Ожидаемый избавитель должен был обладать всеми совершенствами и явиться полной противоположностью смерти, с её страхом, безобразием и разрушением. Но что может быть более противоположно этому, как не любовь, красота и творчество? Чтобы бороться со смертью, он должен был обладать высочайшей любовью, божественной красотой и абсолютной истиной. Он должен был победить смерть. Но как можно победить смерть, самому не умирая? И он должен был умереть. И умереть не своей смертью, а смертью насильственной во цвете лет, чтобы ярче была выражена всепобеждающая власть смерти. Но как можно победить смерть, самому сгнивши в земле? И он должен был воскреснуть…
Всё человечество до Христа жило этой верой в Грядущего. Мировая история до Христа есть прогресс во имя Христа. Ведь Он, этот грядущий Избавитель, должен был явиться олицетворением любви, красоты и истины. Как же было не стремиться к ним, как же было не провозгласить их своим идеалом. Это было необходимо сделать, чтобы возвыситься до Него, и тем ускорить, приблизить Его время. И действительно, человечество сознательно или бессознательно жило стремлением к этому идеалу, ожидая его воплощения. Христос – это высочайшая точка, это результат напряжённейших сил, веками направлявшихся в одну сторону. И Христос действительно пришёл, родился, жил, действительно воплотил в Себе высшую человеческую любовь, красоту и истину.
Человечество, очевидно, должно было поверить и тому, что Он воскрес. Да и Сам Он мог ли не верить, что Ему предстоит воскреснуть? Разве Сам Он не чувствовал, что Его воскресение – последняя надежда мира, что или Он должен воскреснуть, или мир погиб.
Но Он не воскрес. Его воскресение – это ложь. Смерть победила Христа. Человечество не могло бы жить дальше, сознай оно это, – и оно вымучило в себе веру, истерическую, больную, с надрывом, в то, что Христос победил смерть.
Но и этого было мало. Разве воскресения одного Христа было достаточно, чтобы спасти всё человечество от ужаса перед смертью? Если Христос мог воскреснуть, разве это значит, что воскреснут все?..
И вот из страха смерти и мечты о Христе создаётся факт Его воскресения, и из факта воскресения измученное человечество создаёт грёзу о всеобщем воскресении.

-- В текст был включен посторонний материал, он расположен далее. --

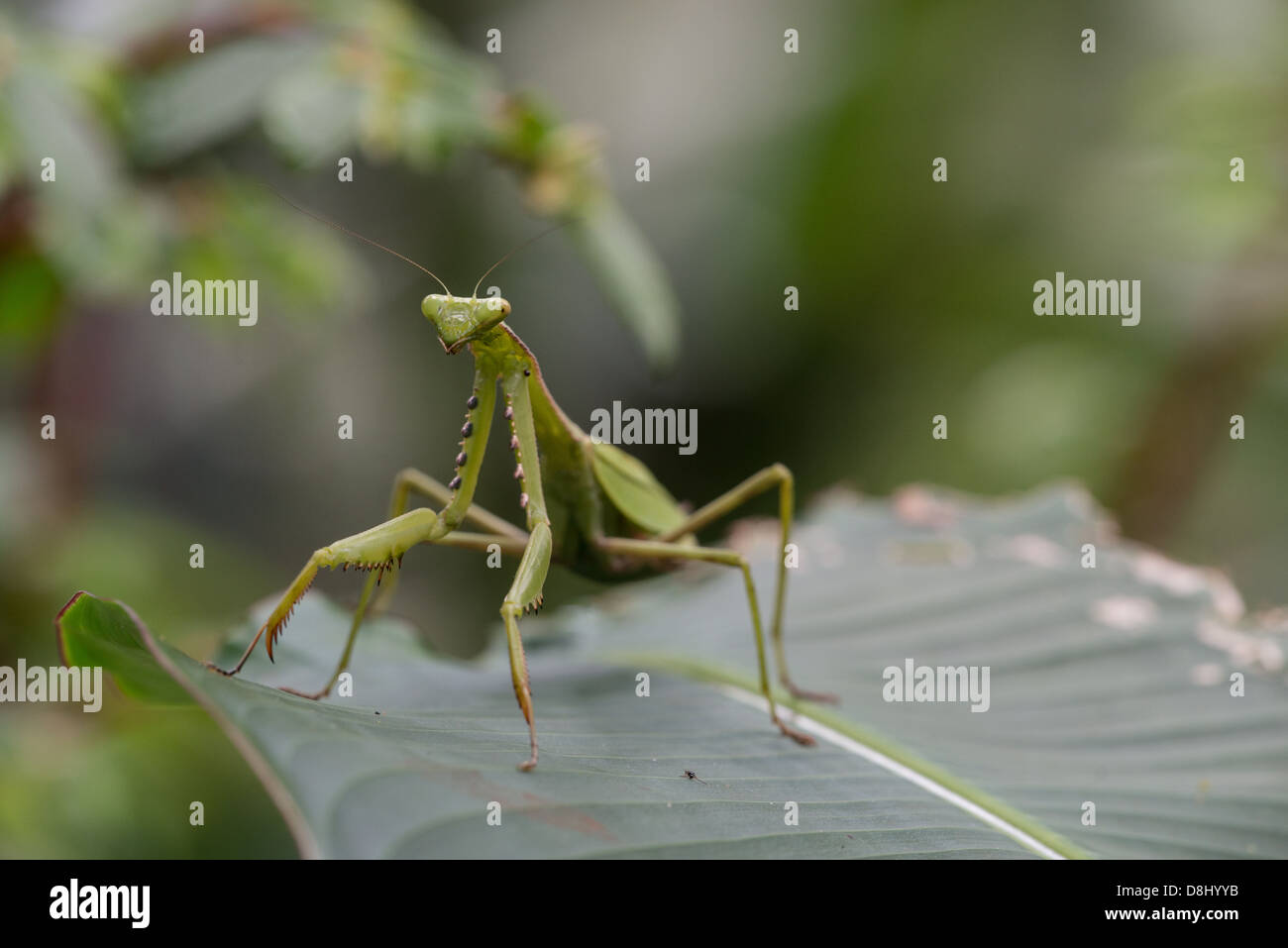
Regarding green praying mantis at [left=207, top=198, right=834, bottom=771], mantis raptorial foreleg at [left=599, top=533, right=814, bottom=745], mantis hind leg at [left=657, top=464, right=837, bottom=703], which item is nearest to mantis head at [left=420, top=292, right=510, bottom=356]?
green praying mantis at [left=207, top=198, right=834, bottom=771]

А чтобы смерть, по-прежнему истребляющая всех, как до Христа, так и после Него, не смущала слабых душ, новое усыпляющее средство создаёт человечество, новую мечту, что смерть – это последний враг, которого победит Христос.

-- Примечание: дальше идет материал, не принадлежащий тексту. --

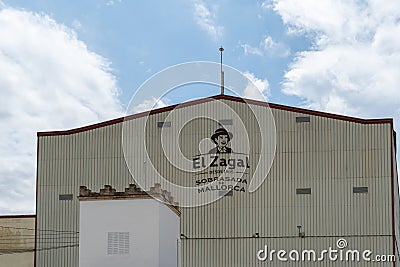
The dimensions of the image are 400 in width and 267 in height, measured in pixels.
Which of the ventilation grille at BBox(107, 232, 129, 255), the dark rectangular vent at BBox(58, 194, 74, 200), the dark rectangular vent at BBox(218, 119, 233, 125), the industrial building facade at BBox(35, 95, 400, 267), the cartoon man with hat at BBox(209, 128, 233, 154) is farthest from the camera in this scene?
the dark rectangular vent at BBox(58, 194, 74, 200)

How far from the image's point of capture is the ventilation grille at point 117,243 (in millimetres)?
18922

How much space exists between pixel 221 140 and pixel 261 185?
8.09ft

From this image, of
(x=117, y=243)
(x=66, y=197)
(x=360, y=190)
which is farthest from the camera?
(x=66, y=197)

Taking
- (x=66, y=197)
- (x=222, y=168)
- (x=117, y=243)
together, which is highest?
(x=222, y=168)

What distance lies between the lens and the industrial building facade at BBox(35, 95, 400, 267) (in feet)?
102

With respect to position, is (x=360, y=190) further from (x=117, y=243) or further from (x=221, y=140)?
(x=117, y=243)

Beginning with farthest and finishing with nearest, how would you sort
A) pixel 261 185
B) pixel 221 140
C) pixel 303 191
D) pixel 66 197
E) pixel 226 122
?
1. pixel 66 197
2. pixel 226 122
3. pixel 221 140
4. pixel 261 185
5. pixel 303 191

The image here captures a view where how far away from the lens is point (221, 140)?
106 feet

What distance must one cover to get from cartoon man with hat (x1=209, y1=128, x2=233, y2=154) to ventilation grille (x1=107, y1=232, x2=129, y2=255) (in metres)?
13.5

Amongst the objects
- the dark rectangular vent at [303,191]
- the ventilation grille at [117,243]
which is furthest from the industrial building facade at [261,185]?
the ventilation grille at [117,243]

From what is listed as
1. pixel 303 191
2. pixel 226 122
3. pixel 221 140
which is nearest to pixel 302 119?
pixel 303 191

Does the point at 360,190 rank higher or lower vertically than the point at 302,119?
lower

Создаётся пророчество: «Последний враг истребится – Смерть».
Но Смерть, победившая Христа, медленно берёт свои права; медленно, но неуклонно разрушает она иллюзию воскресения. Смерть – чудовищный факт, но из этого не следует, что его нужно выбросить вон, придумывая различные сказки. Нужно уметь прямо в глаза смотреть правде.
И вся история человечества после Христа есть медленное подготовление к окончательному обнаружению лжи воскресения Христа. И точно так же, как прежде человечество жаждало победителя, верило в его пришествие, – теперь оно жаждет другого, кто бы обнаружил обман и восстановил истинное значение смерти. Сознательно или бессознательно человечество до Христа стремилось с величайшим напряжением к тому, кто бы явился носителем, воплощением в лице человеческом любви, красоты и истины, – стремилось и достигло. Христос пришёл. Точно так же теперь, сознательно или бессознательно, после Христа, с тем же напряжением человечество ждёт того, кто бы явился носителем, воплощением в лице человеческом страха, безобразия и разрушения. И оно должно достигнуть своего. Должен явиться Антихрист.

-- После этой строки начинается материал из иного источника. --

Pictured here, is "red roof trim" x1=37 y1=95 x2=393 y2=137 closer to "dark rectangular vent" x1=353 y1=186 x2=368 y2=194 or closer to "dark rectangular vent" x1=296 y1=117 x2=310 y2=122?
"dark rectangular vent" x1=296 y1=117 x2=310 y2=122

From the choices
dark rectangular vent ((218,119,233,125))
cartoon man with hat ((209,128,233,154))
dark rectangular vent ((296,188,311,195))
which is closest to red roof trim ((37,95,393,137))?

Христа жаждали. Эта жажда давала направление истории. Любовь, красота и истина были идеалами, которые двигали и определяли прогресс. Теперь жаждут Антихриста – и идеалами становятся противоположности любви, красоты и истины: страх, безобразие и разрушение. Прежде прогрессом было движение ко Христу, теперь – движение к Антихристу. Смерть, высший владыка мира, входит в свои права.
Чтобы верить в Антихриста, так понимаю, не нужно верить в Бога, бессмертие и даже в душу. Нужно просто иметь здравый смысл. И сами что ни на есть заядлые атеисты, нигилисты и что вам угодно (даже атеисты и нигилисты по преимуществу) должны ждать Антихриста, и они ждут его. Да и понятно. Разве кому-нибудь другому может быть так ненавистен христианский Христос, как он ненавистен атеисту? А потому разве кто-нибудь другой может так жадно искать того, кто наконец раз навсегда покончил бы с Христом, так хотеть обнаружения вековечной лжи и так пламенно верить в грядущего Антихриста?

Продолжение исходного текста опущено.